▶ **Information provided**:

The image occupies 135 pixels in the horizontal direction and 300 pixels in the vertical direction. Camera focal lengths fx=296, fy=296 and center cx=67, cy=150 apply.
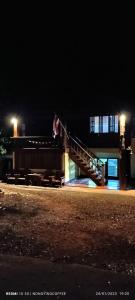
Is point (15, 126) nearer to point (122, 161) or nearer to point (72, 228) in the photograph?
point (122, 161)

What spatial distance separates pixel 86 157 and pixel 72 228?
13720 millimetres

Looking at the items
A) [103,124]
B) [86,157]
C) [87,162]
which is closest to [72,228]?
[87,162]

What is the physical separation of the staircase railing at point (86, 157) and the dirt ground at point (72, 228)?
4949 mm

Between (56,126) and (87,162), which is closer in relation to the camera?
(56,126)

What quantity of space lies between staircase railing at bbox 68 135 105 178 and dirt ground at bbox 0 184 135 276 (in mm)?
4949

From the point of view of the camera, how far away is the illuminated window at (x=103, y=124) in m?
25.5

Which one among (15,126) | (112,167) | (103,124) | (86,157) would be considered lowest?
(112,167)

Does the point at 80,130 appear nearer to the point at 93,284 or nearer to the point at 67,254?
the point at 67,254

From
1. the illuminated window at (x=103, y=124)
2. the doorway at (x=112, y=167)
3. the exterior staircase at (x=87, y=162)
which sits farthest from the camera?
the doorway at (x=112, y=167)

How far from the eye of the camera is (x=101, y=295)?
6148 millimetres

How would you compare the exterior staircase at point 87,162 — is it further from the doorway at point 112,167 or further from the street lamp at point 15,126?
the street lamp at point 15,126

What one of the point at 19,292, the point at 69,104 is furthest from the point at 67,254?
the point at 69,104

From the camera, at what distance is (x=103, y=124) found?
1024 inches

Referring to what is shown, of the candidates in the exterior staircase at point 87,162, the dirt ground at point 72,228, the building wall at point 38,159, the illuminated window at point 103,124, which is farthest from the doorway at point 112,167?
the dirt ground at point 72,228
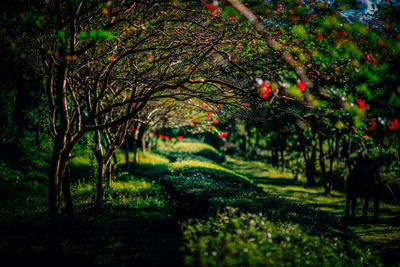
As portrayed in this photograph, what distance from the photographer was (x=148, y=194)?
9.55 metres

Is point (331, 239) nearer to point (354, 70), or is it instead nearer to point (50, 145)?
point (354, 70)

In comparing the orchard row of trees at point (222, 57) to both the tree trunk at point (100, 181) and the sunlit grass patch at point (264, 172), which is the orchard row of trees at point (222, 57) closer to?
the tree trunk at point (100, 181)

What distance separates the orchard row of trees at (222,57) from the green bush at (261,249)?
2026 millimetres

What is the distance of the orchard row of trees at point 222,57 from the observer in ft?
12.8

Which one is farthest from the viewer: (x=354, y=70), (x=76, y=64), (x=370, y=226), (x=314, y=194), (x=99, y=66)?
(x=314, y=194)

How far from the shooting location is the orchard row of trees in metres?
3.90

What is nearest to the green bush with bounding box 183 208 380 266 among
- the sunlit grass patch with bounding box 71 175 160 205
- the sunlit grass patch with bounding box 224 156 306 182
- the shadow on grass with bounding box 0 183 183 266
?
the shadow on grass with bounding box 0 183 183 266

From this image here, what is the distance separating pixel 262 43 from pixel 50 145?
23.0 ft

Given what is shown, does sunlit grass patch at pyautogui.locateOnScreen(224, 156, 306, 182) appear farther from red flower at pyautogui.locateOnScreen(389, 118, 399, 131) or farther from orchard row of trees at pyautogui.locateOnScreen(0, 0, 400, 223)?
red flower at pyautogui.locateOnScreen(389, 118, 399, 131)

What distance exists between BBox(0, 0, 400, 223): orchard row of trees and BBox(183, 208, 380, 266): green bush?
203 centimetres

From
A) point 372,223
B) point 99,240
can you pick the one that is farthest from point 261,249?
point 372,223

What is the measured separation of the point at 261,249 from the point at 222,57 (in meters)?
5.21

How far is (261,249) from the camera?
3.01 m

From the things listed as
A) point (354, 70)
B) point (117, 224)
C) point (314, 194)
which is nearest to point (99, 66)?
point (117, 224)
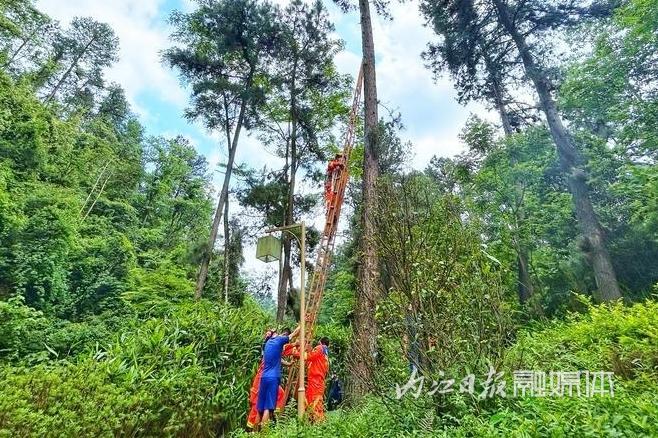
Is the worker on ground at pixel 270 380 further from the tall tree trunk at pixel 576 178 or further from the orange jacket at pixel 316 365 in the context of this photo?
the tall tree trunk at pixel 576 178

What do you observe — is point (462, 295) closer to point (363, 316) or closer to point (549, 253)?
point (363, 316)

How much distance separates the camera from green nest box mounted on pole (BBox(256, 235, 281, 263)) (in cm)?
538

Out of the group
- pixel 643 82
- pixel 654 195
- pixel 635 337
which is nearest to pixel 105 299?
pixel 635 337

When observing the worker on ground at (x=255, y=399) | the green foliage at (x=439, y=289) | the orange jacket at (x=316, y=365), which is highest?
the green foliage at (x=439, y=289)

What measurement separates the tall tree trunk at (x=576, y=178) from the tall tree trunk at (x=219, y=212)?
8750 millimetres

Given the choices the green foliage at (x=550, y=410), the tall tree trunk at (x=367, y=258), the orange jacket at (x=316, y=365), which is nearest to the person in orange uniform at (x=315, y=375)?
the orange jacket at (x=316, y=365)

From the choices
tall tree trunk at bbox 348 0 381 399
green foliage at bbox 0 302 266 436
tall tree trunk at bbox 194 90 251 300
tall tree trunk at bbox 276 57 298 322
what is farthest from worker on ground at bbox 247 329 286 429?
tall tree trunk at bbox 276 57 298 322

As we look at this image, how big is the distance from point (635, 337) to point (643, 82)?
7.27 m

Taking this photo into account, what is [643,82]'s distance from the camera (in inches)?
339

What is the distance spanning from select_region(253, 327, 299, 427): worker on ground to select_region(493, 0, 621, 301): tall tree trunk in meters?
7.04

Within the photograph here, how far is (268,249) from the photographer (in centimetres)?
539

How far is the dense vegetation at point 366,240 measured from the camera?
9.98ft

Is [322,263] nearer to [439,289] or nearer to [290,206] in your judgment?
[439,289]

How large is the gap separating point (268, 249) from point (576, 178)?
7745mm
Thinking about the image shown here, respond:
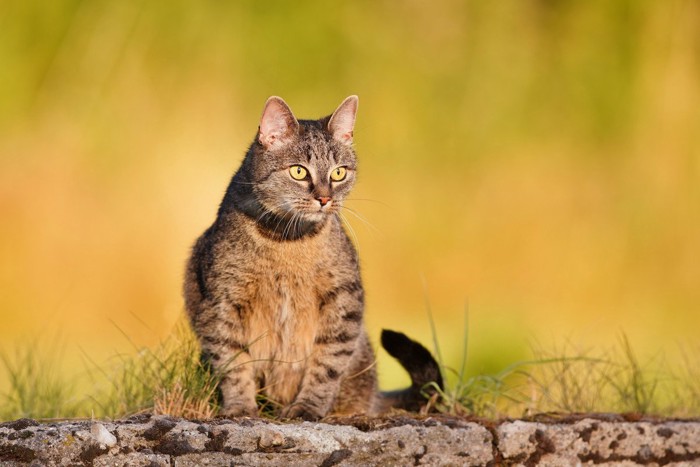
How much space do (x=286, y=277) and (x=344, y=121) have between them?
0.79 m

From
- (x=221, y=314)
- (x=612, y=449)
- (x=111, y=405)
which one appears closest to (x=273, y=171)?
(x=221, y=314)

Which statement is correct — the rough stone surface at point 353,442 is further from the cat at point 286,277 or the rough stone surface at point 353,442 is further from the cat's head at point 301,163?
the cat's head at point 301,163

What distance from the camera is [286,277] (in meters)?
4.49

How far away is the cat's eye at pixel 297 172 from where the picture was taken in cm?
454

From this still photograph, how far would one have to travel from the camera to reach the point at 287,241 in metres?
4.56

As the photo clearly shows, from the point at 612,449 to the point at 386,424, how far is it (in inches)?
41.5

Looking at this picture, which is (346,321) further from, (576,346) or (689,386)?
(689,386)

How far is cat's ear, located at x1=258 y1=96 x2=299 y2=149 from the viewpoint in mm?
4574

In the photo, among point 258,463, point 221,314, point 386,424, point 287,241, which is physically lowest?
point 258,463

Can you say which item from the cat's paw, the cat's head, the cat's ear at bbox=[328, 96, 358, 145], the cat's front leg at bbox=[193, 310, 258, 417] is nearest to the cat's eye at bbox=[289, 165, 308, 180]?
the cat's head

▶ **Exercise requirements**: Copy out the rows above word for word, from the line containing "Is point (331, 239)" through the line containing "203 centimetres", including both of those lines.

▶ **Full response**:
Is point (331, 239) nearer to point (354, 70), or is it instead nearer to point (50, 145)?
point (354, 70)

In comparing the orchard row of trees at point (222, 57) to both the tree trunk at point (100, 181) and the sunlit grass patch at point (264, 172), which is the orchard row of trees at point (222, 57) closer to?
the tree trunk at point (100, 181)

What distance separates the orchard row of trees at (222,57) from the green bush at (261,249)?
2026 millimetres

What is the distance of the orchard row of trees at point 222,57 from the observer in ft?
12.8

Which one is farthest from the viewer: (x=354, y=70), (x=76, y=64), (x=370, y=226), (x=314, y=194), (x=99, y=66)?
(x=314, y=194)

How far from the shooting location is the orchard row of trees in metres?
3.90

What is nearest to the green bush with bounding box 183 208 380 266 among
- the sunlit grass patch with bounding box 71 175 160 205
- the sunlit grass patch with bounding box 224 156 306 182
- the shadow on grass with bounding box 0 183 183 266
?
the shadow on grass with bounding box 0 183 183 266

From this image here, what is the distance separating pixel 262 43 from pixel 50 145?
23.0 ft

Given what is shown, does sunlit grass patch at pyautogui.locateOnScreen(224, 156, 306, 182) appear farther from red flower at pyautogui.locateOnScreen(389, 118, 399, 131) or farther from orchard row of trees at pyautogui.locateOnScreen(0, 0, 400, 223)?
red flower at pyautogui.locateOnScreen(389, 118, 399, 131)

What distance exists between BBox(0, 0, 400, 223): orchard row of trees and BBox(183, 208, 380, 266): green bush?
203 centimetres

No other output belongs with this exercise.